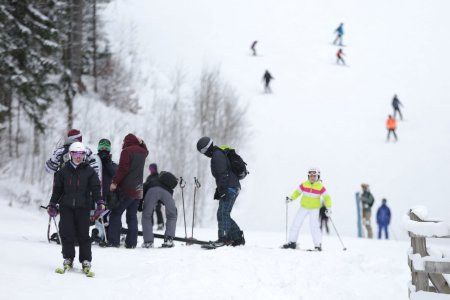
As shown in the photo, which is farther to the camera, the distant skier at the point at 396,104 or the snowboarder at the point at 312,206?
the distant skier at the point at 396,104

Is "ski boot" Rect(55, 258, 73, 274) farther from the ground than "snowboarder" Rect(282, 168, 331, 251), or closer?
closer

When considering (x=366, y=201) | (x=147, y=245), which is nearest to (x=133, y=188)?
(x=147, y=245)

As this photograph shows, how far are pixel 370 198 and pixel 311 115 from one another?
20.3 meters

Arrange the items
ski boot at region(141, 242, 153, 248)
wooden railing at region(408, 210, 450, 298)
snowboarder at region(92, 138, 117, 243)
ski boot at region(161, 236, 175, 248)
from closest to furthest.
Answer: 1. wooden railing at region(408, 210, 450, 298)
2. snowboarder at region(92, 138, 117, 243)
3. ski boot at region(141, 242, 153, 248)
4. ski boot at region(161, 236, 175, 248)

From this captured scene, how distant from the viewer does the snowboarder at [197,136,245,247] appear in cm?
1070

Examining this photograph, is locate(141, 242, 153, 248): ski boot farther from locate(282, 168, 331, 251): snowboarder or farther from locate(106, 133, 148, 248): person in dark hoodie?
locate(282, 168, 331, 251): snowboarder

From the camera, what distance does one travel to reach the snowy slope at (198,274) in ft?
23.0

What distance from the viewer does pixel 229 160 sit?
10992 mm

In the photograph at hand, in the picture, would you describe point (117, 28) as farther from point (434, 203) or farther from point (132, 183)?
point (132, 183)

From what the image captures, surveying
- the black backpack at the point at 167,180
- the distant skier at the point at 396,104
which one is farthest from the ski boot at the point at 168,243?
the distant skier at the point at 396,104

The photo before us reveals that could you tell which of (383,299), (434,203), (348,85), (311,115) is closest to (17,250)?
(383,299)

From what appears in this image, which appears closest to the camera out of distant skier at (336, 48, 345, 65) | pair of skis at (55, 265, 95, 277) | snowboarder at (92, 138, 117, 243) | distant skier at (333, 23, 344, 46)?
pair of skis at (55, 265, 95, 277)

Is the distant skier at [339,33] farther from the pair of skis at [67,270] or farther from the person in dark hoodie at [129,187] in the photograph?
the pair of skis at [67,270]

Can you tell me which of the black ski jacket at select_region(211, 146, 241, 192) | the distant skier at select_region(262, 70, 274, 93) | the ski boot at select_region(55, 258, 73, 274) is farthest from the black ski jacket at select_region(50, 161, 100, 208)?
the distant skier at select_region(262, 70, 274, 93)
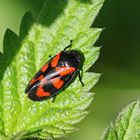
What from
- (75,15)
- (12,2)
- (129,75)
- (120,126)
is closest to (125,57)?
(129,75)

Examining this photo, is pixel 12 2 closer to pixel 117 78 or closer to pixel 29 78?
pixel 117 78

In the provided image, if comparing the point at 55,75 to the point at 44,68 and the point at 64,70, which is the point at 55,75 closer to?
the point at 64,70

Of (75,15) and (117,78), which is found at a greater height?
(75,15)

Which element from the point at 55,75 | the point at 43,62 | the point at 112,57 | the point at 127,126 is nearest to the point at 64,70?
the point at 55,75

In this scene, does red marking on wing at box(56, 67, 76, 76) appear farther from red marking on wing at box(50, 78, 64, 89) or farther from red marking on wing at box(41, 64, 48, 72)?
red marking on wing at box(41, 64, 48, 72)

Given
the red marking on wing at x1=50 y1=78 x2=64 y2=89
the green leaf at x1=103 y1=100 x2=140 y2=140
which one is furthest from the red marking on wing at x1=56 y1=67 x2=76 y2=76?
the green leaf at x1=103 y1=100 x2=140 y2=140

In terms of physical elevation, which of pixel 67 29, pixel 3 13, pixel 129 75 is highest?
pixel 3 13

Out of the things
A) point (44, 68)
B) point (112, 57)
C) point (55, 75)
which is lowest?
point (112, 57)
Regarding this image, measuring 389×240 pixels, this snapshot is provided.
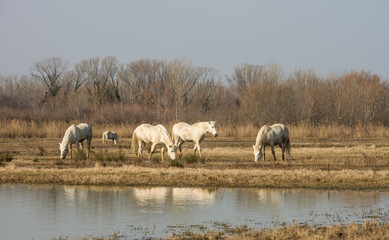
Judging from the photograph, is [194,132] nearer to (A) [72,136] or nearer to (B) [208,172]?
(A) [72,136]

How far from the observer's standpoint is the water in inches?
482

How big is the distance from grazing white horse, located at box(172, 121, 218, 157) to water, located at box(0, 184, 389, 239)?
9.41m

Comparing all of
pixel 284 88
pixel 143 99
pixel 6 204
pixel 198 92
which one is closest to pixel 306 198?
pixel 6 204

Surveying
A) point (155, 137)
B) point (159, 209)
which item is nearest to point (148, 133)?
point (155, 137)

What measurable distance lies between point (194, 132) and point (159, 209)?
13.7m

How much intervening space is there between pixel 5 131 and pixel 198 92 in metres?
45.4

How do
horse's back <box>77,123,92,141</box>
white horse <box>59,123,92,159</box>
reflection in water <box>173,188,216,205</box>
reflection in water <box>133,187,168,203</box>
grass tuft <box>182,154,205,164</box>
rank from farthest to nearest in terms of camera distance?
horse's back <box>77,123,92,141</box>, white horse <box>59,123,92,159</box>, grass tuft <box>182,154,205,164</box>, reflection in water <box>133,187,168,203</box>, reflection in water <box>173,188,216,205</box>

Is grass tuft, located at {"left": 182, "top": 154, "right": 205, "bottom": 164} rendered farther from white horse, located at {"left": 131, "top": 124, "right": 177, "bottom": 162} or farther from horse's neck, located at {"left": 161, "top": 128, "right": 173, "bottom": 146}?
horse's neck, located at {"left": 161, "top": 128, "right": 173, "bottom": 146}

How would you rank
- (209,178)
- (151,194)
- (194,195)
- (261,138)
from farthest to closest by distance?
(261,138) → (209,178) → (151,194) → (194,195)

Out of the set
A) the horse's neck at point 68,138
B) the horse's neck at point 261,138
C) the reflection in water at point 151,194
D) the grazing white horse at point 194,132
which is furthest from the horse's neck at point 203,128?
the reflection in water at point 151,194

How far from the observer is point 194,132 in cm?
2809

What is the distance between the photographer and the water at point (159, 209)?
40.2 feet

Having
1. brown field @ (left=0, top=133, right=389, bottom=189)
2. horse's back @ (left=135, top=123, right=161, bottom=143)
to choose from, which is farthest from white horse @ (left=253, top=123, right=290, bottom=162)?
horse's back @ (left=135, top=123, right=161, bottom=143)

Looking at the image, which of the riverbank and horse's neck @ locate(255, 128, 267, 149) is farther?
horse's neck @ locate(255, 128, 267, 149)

****

Instructions for the task: Starting at the beginning of the material and continuing through the line containing "20.3 meters", write that stretch out again with "snowboarder" replaced by "rider" and nothing else changed. Leave the pictures out of your answer.

Final answer:
As shown in the photo, which is farther to the camera, the distant skier at the point at 396,104 or the rider at the point at 312,206?
the distant skier at the point at 396,104

Is "ski boot" Rect(55, 258, 73, 274) farther from the ground than "rider" Rect(282, 168, 331, 251), or closer?
closer

When considering (x=366, y=201) | (x=147, y=245), which is nearest to (x=133, y=188)?
(x=147, y=245)

As this photograph shows, how far are pixel 370 198 and pixel 311 115 from one another?
20.3 meters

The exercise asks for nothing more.